Exact copy, no pictures: restate each entry below word for word.

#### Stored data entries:
......

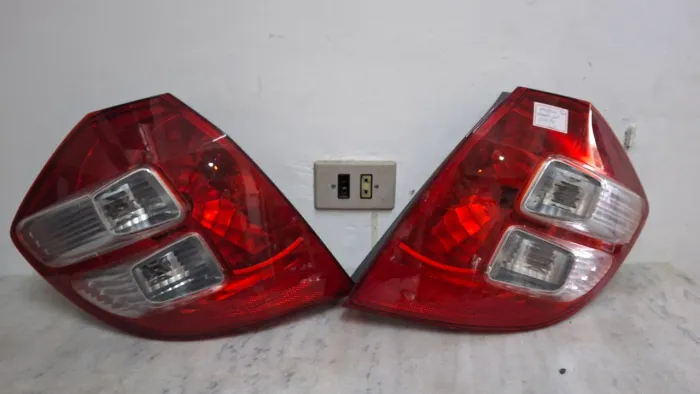 Par de lanternas Honda Fit 2008/2014 originais 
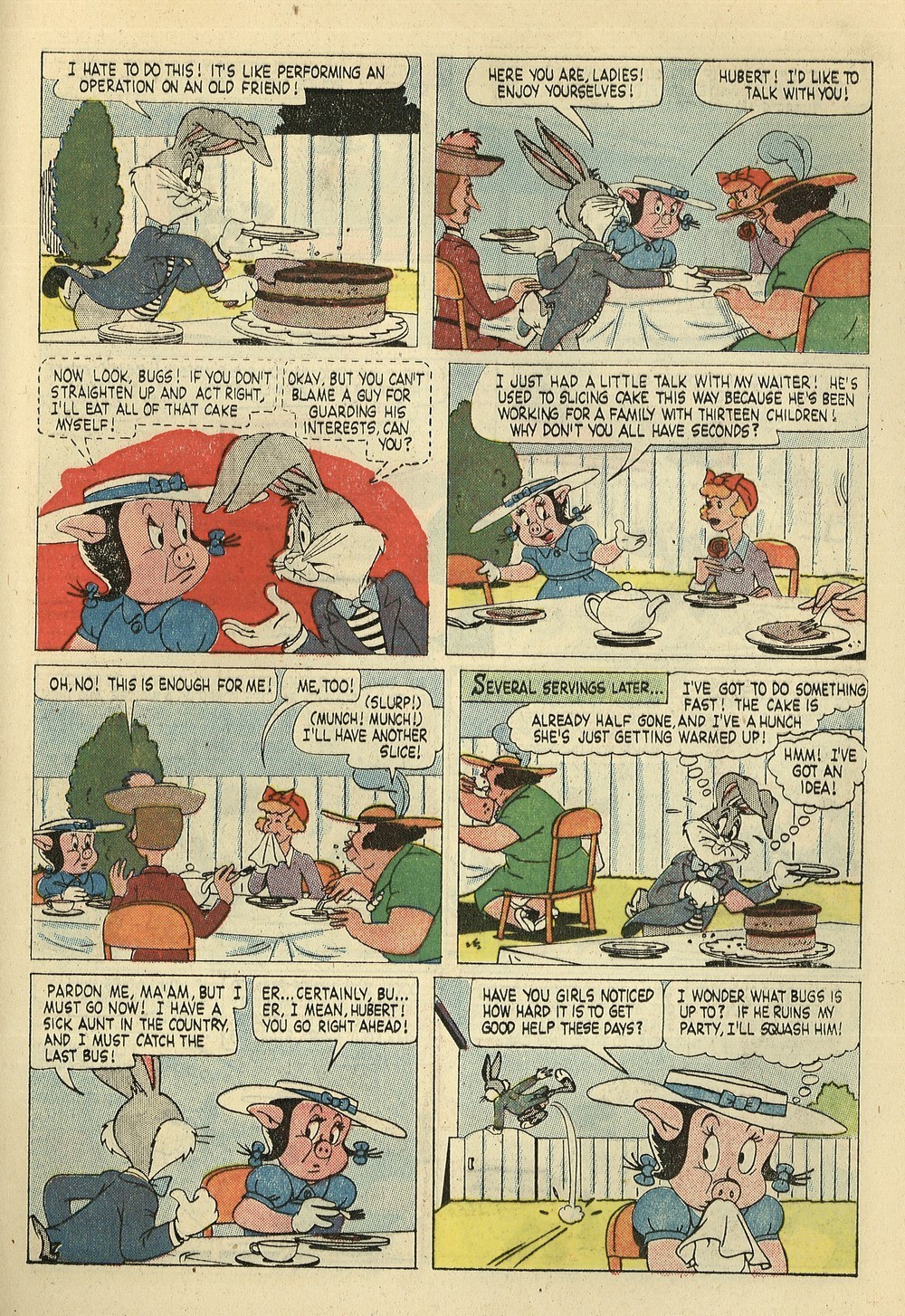 Read online Bugs Bunny comic -  Issue #77 - 25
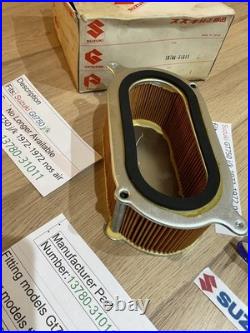 Suzuki GT750 j/k 1972-1972 nos air filter in box 13780-31011 Genuine ObsoleteSuz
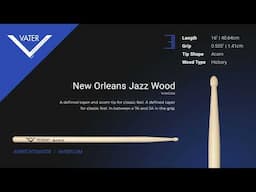 Vater Tip Sound - New Orleans Jazz (Wood)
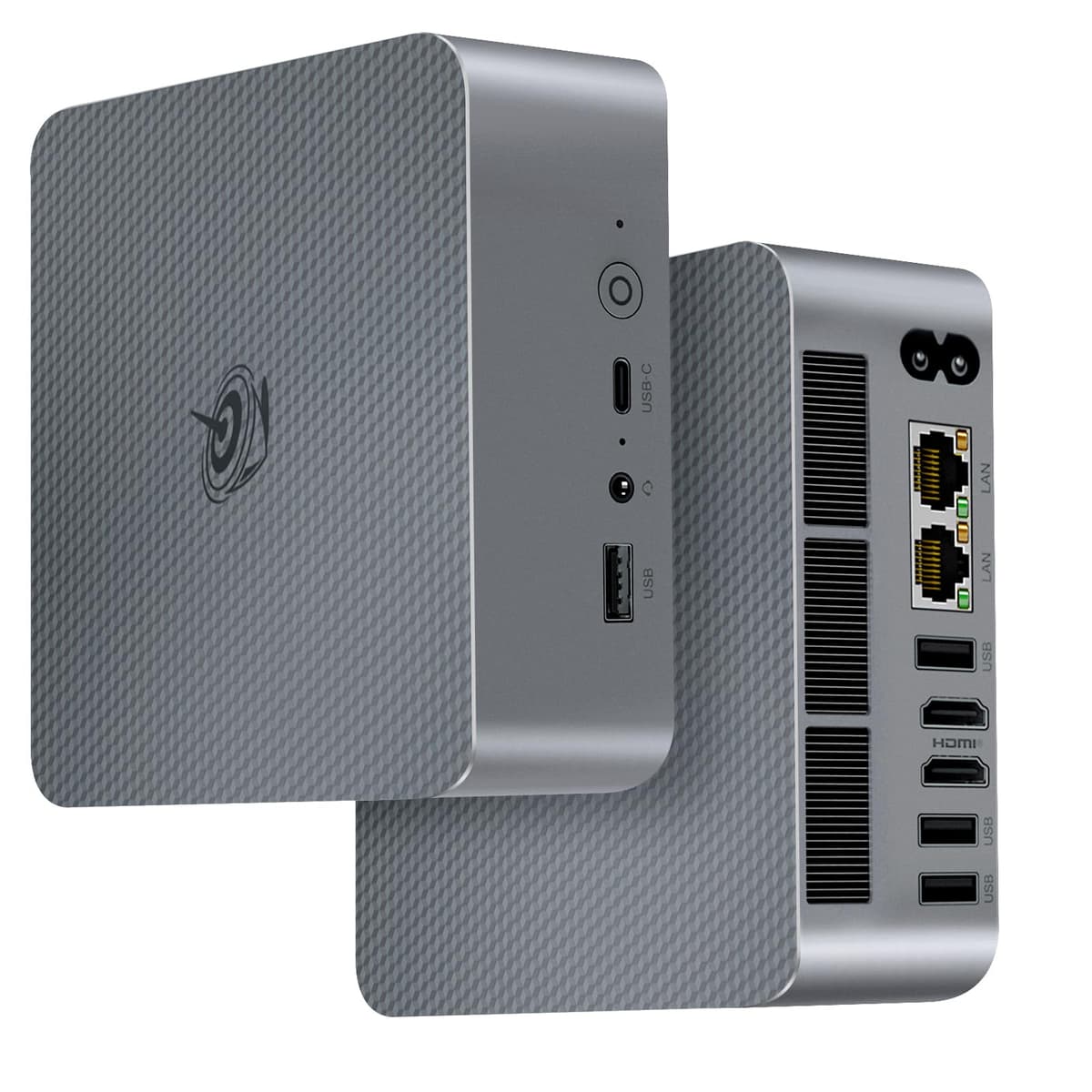 Beelink EQI12 Mini PC - Intel i5-1235U, 32GB DDR4, 500GB PCIe 4.0 SSD, Dual 4K, WiFi 6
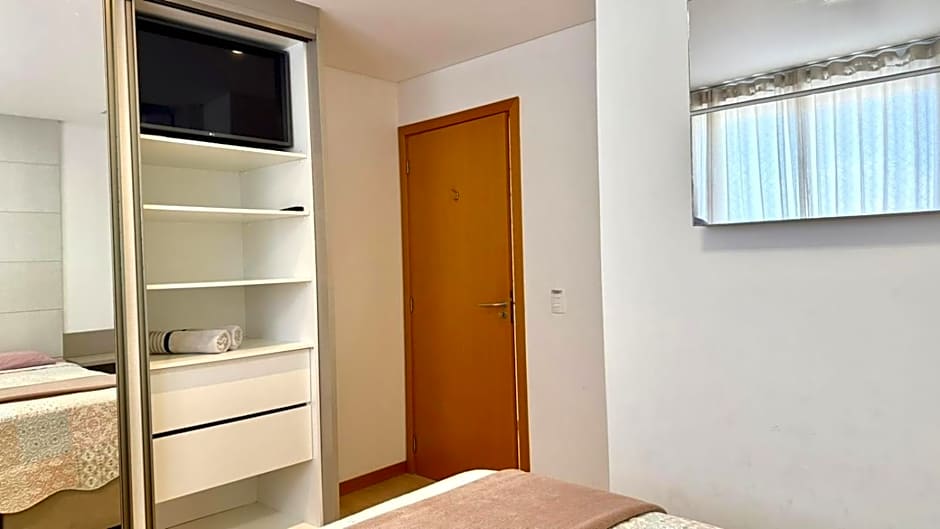 7º andar, Vista mar, 200m praia, 15km B Carrero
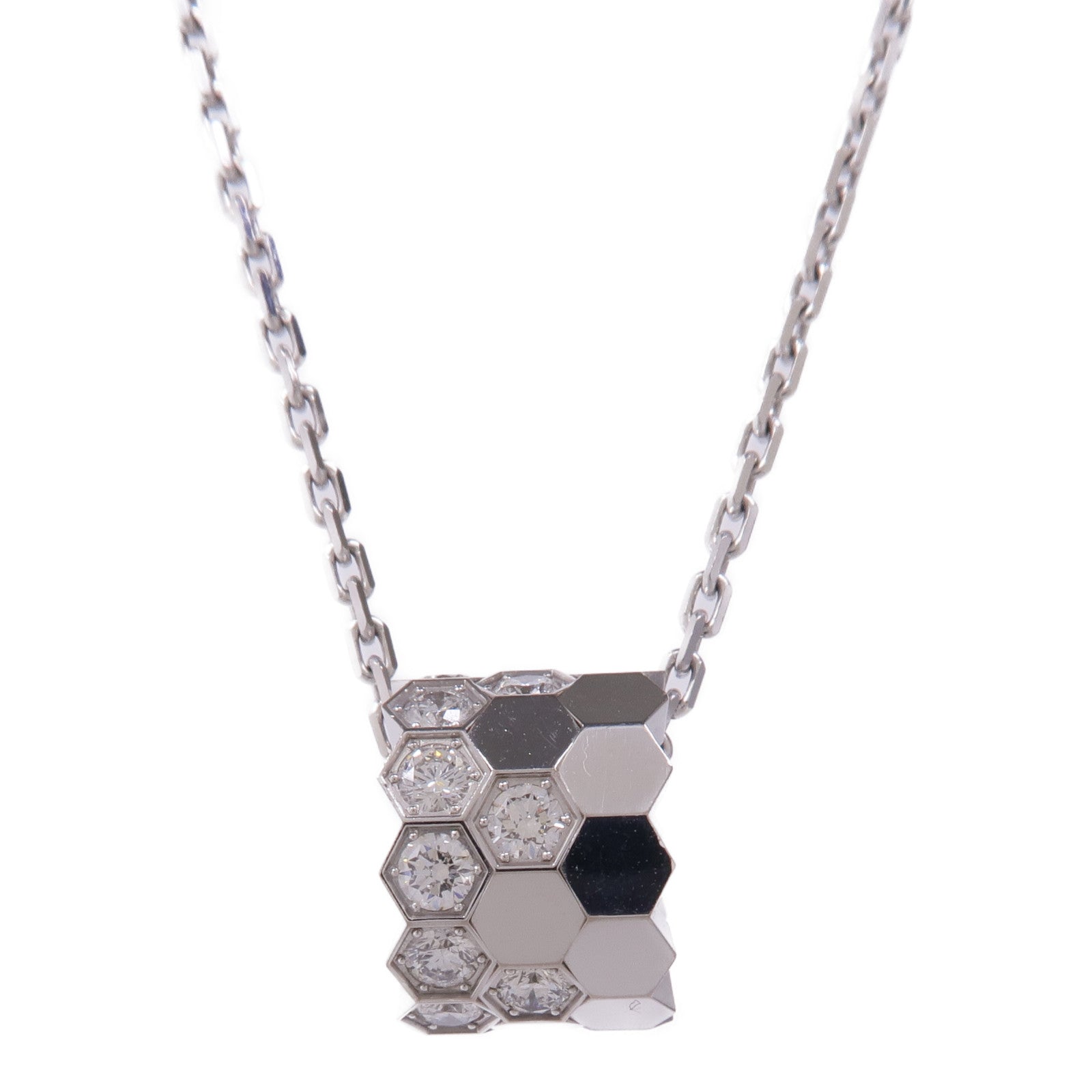 Chaumet 18K白金Diamond Necklace鑽石項鍊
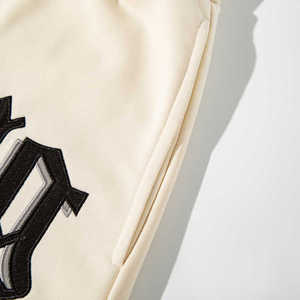 Logo personnalisé été extérieur hommes Gym Sport Short de course confort ceinture élastique séchage rapide caractéristique grande taille Type de taille moyenne - Product Image 3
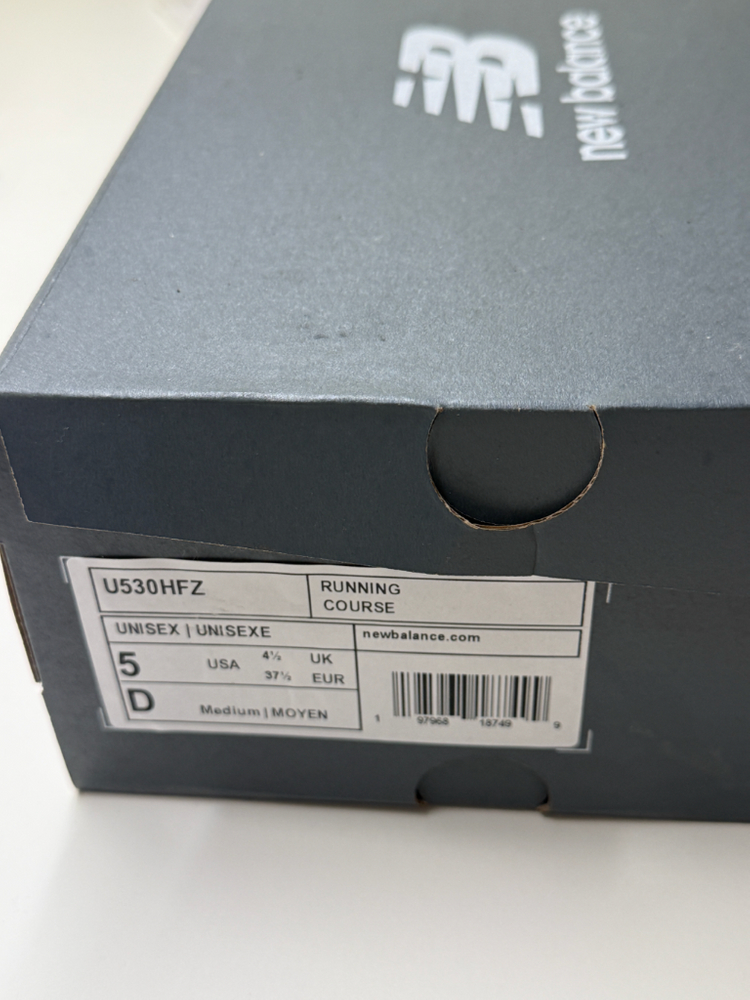 U530HFZ 뉴발란스 530 도트 새상품 230--5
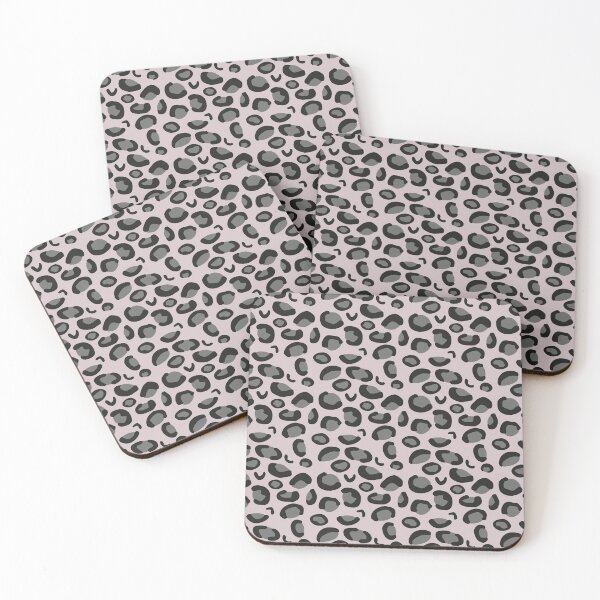 Item preview, Leopard print pattern grey designed and sold by PaulSDesign.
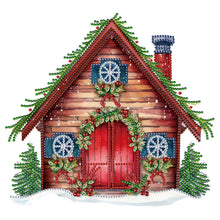 Load image into Gallery viewer, Christmas House-Partial Special Diamond Painting-30x30cm
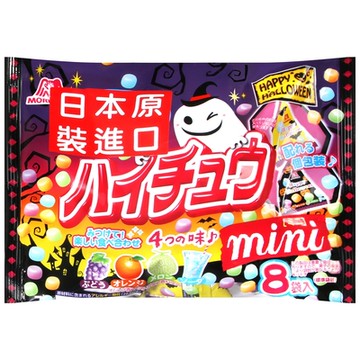 森永製菓 迷你綜合嗨啾軟糖[期間限定] 80g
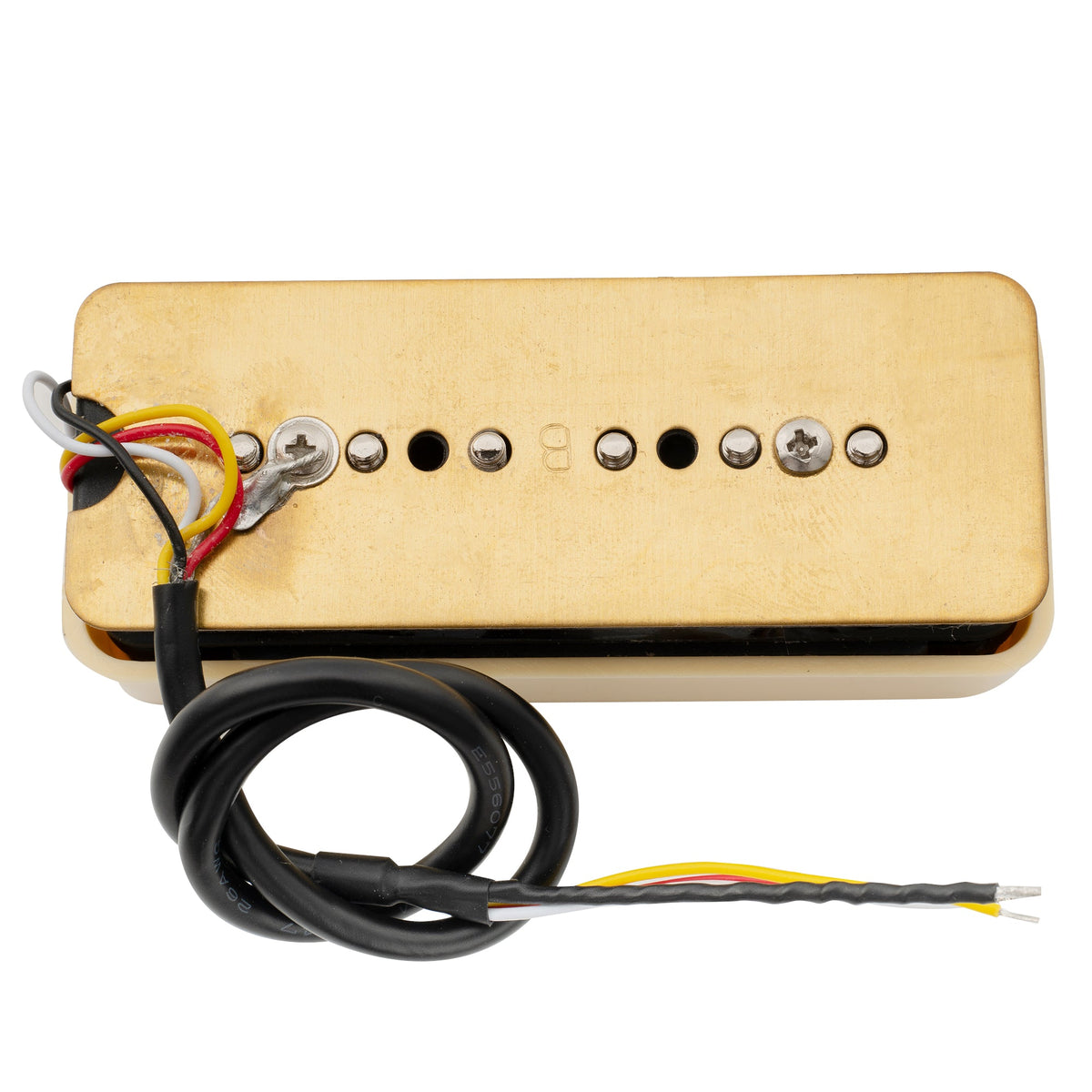 wilkinson m series stacked p90 soapbar ceramic humbucker sized single coil pickup bridge pickup 16k for sg lp style electric guitar mx2079p, mint ivory color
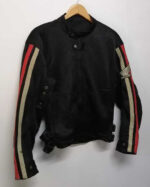 Honda Motorcycle Black Textile Jacket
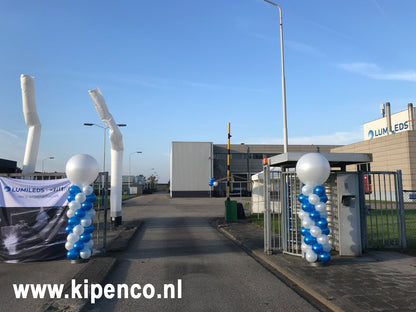 Bedrijfspand/ Showroom Pilaar top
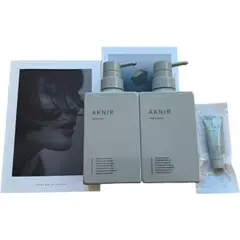 【3点セット】アクニー AKNIR シャンプー トリートメント ヘアマスク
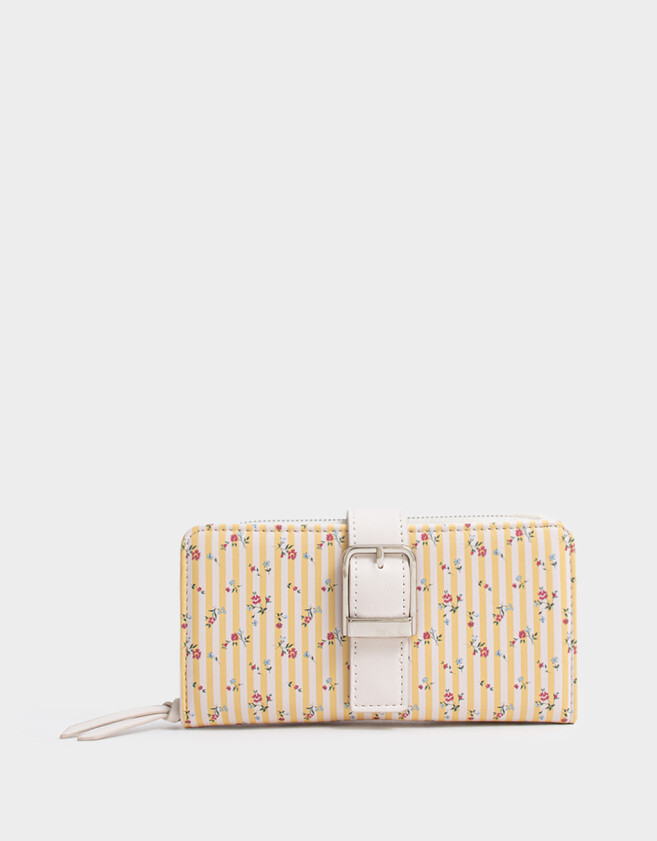 Ficheros Billeteras - Estampado Flores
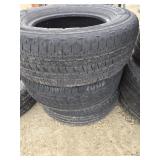 3 tires, 275/65R18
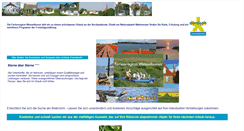 Desktop Screenshot of ferien.wesselburen.de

......

#### Problem solution:
 Par de lanternas Honda Fit 2008/2014 originais 
 Read online Bugs Bunny comic -  Issue #77 - 25
 Suzuki GT750 j/k 1972-1972 nos air filter in box 13780-31011 Genuine ObsoleteSuz
 Vater Tip Sound - New Orleans Jazz (Wood)
 Beelink EQI12 Mini PC - Intel i5-1235U, 32GB DDR4, 500GB PCIe 4.0 SSD, Dual 4K, WiFi 6
 7º andar, Vista mar, 200m praia, 15km B Carrero
 Chaumet 18K白金Diamond Necklace鑽石項鍊
 Logo personnalisé été extérieur hommes Gym Sport Short de course confort ceinture élastique séchage rapide caractéristique grande taille Type de taille moyenne - Product Image 3
 U530HFZ 뉴발란스 530 도트 새상품 230--5
 Item preview, Leopard print pattern grey designed and sold by PaulSDesign.
 Load image into Gallery viewer, Christmas House-Partial Special Diamond Painting-30x30cm
 森永製菓 迷你綜合嗨啾軟糖[期間限定] 80g
 wilkinson m series stacked p90 soapbar ceramic humbucker sized single coil pickup bridge pickup 16k for sg lp style electric guitar mx2079p, mint ivory color
 Honda Motorcycle Black Textile Jacket
 Bedrijfspand/ Showroom Pilaar top
 【3点セット】アクニー AKNIR シャンプー トリートメント ヘアマスク
 Ficheros Billeteras - Estampado Flores
 3 tires, 275/65R18
 Desktop Screenshot of ferien.wesselburen.de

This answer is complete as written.